Yanımızdan hiç ekşit etmiyoruz Nutellamızı bitince yeniliyoruz hemen. Kahvaltı
sonrası ilk durağımız Selanik Atatürk’ün evi. Ev bu yaz yapılan restorasyon
çalışmaları nedeniyle kapalı bizde karşısındaki kafeden izliyoruz evin sokağa
bakan tarafını.
Dağ yolları dar ama çok keyifli. Xanti içinden geçiyoruz. Kavalayı tepeden seyredeceğimiz bir yerde mola veriyoruz.
Ağaşta asılı bir bayan külotu dikkattimi çekiyor, akşam iş bittikten sonra unutmuş giymeyi altına....deniyorum bana da oluyor ama tanga tercih etmiyorum kıçımın arasına giriyor.....Forografa baktımda çok ta farkedilmiyor, Yamaha pantolonunun tam da orasında zaten siyah bir bölge var pantolon üzerine don giymiş kadar oluyoruz.
3. GÜN Ohrid-Prizren
Bu bölgenin
börekleri muhteşem dediler. Sabah fırından aldığımız 3-5 çeşit börek ile
birlikte hazırladığımız kahveli çaylı kahvaltımız sonrasında yine yola
çıkıyoruz.
Rotamız
Kuzeyde Mavrovo ulusal parkın içinden geçerek Tetovo, Vardar ovası üzerinden
Kosova’ya girmek.

== Görevin amacı ==
Gezi yazısının "Ağaşta asılı bir" ile "giymiş kadar oluyoruz." arasındaki kısmını, "siyah" yerine "gri" koyarak yeniden yazın. Buradaki verilerin bu işle hiçbir ilgisi yoktur.

== Verilen malzeme ==
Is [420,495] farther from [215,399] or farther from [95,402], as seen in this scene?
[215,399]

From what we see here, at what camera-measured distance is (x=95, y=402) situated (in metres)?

== Çıktı ==
Ağaşta asılı bir bayan külotu dikkattimi çekiyor, akşam iş bittikten sonra unutmuş giymeyi altına....deniyorum bana da oluyor ama tanga tercih etmiyorum kıçımın arasına giriyor.....Forografa baktımda çok ta farkedilmiyor, Yamaha pantolonunun tam da orasında zaten gri bir bölge var pantolon üzerine don giymiş kadar oluyoruz.